記事:
前章で、汗で体が冷えて風邪をひいてしまう話をしました。他にも、注射を打つときのアルコール消毒で腕がひんやりした経験もあると思います。これらのキーワードは「蒸発」です。
汗をかいて濡れているところでは、水分が蒸発してまわりの空気が湿っています。空気が湿っていると水分が蒸発しにくくなります。雨の日に洗濯物が乾きにくいですよね。そこに乾いた風があたると湿った空気がどこかへ飛ばされて、また水分が蒸発できるようになります。このとき、水分が蒸発するときにその部分が冷やされます。水は水蒸気になる(蒸発する)ときにたくさんのエネルギーが必要で、そのエネルギーを奪っていくのです。試しに水を入れた紙の器を火にかけてみましょう。中の水が沸騰して蒸発している間は紙が燃えないほどです。
紙皿に入った水を沸騰させる実験動画
※十分に安全に配慮し実験を行っておりますので真似しないでください。
蒸発するときに熱を奪う。熱が奪われると冷える。もうひといき!

提供データ:

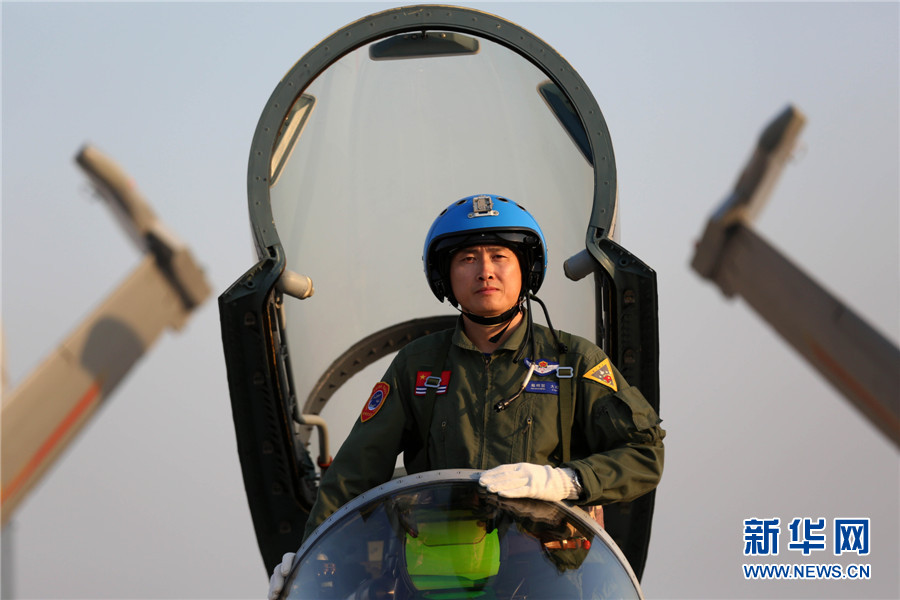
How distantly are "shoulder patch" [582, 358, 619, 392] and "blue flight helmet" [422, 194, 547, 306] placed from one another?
38 cm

取り組む課題:
• a. 記事のうち「前章で、汗で体が冷えて風邪を」から「る間は紙が燃えないほどです。」までの部分を、両端も含めて一字一句変えずに書き写しなさい。
• b. 次の三つの文が記事の内容と合っているかどうかを、それぞれ「はい」か「いいえ」で答え、判断の決め手となる記事の言葉をそのまま引用しなさい。(i) 空気が湿っていると水分は蒸発しやすくなる。(ii) 水は水蒸気になるときにたくさんのエネルギーを必要とする。(iii) 水を入れた紙の器を火にかけると、中の水が沸騰している間に紙はすぐ燃えてしまう。

最終結果:
• a.
前章で、汗で体が冷えて風邪をひいてしまう話をしました。他にも、注射を打つときのアルコール消毒で腕がひんやりした経験もあると思います。これらのキーワードは「蒸発」です。
汗をかいて濡れているところでは、水分が蒸発してまわりの空気が湿っています。空気が湿っていると水分が蒸発しにくくなります。雨の日に洗濯物が乾きにくいですよね。そこに乾いた風があたると湿った空気がどこかへ飛ばされて、また水分が蒸発できるようになります。このとき、水分が蒸発するときにその部分が冷やされます。水は水蒸気になる(蒸発する)ときにたくさんのエネルギーが必要で、そのエネルギーを奪っていくのです。試しに水を入れた紙の器を火にかけてみましょう。中の水が沸騰して蒸発している間は紙が燃えないほどです。

• b.
(i) いいえ。「空気が湿っていると水分が蒸発しにくくなります。」
(ii) はい。「水は水蒸気になる(蒸発する)ときにたくさんのエネルギーが必要で」
(iii) いいえ。「中の水が沸騰して蒸発している間は紙が燃えないほどです。」